The FDR correction is less conservative than the Bonferroni correction, which means that it has greater power. However, it is also more likely to produce false positives, especially when the number of tests is very large.

Benjamini-Hochberg (BH) procedure

The Benjamini-Hochberg (BH) procedure is a modified version of the FDR correction. The BH procedure is designed to control the FDR at a specific level, which is set by the researcher. The procedure involves ranking the p-values from smallest to largest, and then comparing each p-value to a critical value calculated from the FDR level.

If a p-value is smaller than the critical value, then the null hypothesis is rejected. The BH procedure is less conservative than the Bonferroni correction and more powerful than the FDR correction. However, like the FDR correction, it is more likely to produce false positives, especially when the number of tests is very large.

Permutation testing

Permutation testing is a non-parametric method for multiple testing correction. It involves randomly shuffling the data multiple times and recalculating the test statistics for each permutation.
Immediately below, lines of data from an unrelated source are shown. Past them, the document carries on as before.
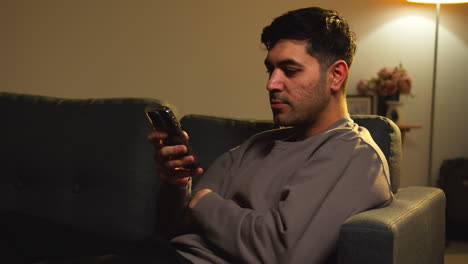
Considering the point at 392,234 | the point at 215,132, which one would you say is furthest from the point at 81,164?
the point at 392,234

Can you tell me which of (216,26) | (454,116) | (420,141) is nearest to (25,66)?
(216,26)

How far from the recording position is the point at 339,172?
4.04 feet

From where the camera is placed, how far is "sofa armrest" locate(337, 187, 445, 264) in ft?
3.57

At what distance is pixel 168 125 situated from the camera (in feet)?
4.35

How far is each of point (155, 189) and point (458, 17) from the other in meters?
2.84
The permutation distribution is then used to calculate the p-value for each hypothesis.

Permutation testing is particularly useful when the data do not follow a normal distribution or when the assumptions of parametric tests are violated. It is also more flexible than other methods of multiple testing correction because it does not require assumptions about the distribution of the data.

Bayesian methods

Bayesian methods are a relatively new approach to multiple testing correction. They involve assigning prior probabilities to each hypothesis and then updating these probabilities based on the data. The posterior probability of each hypothesis is then used to determine whether to reject or accept the null hypothesis.

Bayesian methods are particularly useful when there is prior information available about the hypotheses. They can also be used to incorporate information from multiple sources, such as different studies or datasets.

Applications of multiple-hypotheses testing

Multiple-hypotheses testing is used in a wide range of fields, including genomics, medical research, psychology, and economics. In genomics, for example, researchers may want to test thousands of genes to identify those that are associated with a particular disease. In medical research, researchers may want to test multiple treatments to identify the most effective one.

MHT is also useful in psychology and social science research, where researchers may want to test multiple hypotheses about behavior, attitudes, or personality traits. In economics, MHT can be used to test multiple hypotheses about the effects of different policies or interventions.

Conclusion

Multiple-hypotheses testing is a statistical approach used to test multiple hypotheses simultaneously. It is used in situations where researchers want to test a large number of hypotheses, such as in genomics or medical studies. The MHT approach is designed to control the false positive rate, which is the probability of incorrectly rejecting a null hypothesis. There are several methods for multiple testing correction, including the Bonferroni correction, FDR correction, BH procedure, permutation testing, and Bayesian methods. Each method has its own advantages and disadvantages, and researchers should choose the method that is best suited to their data and research question.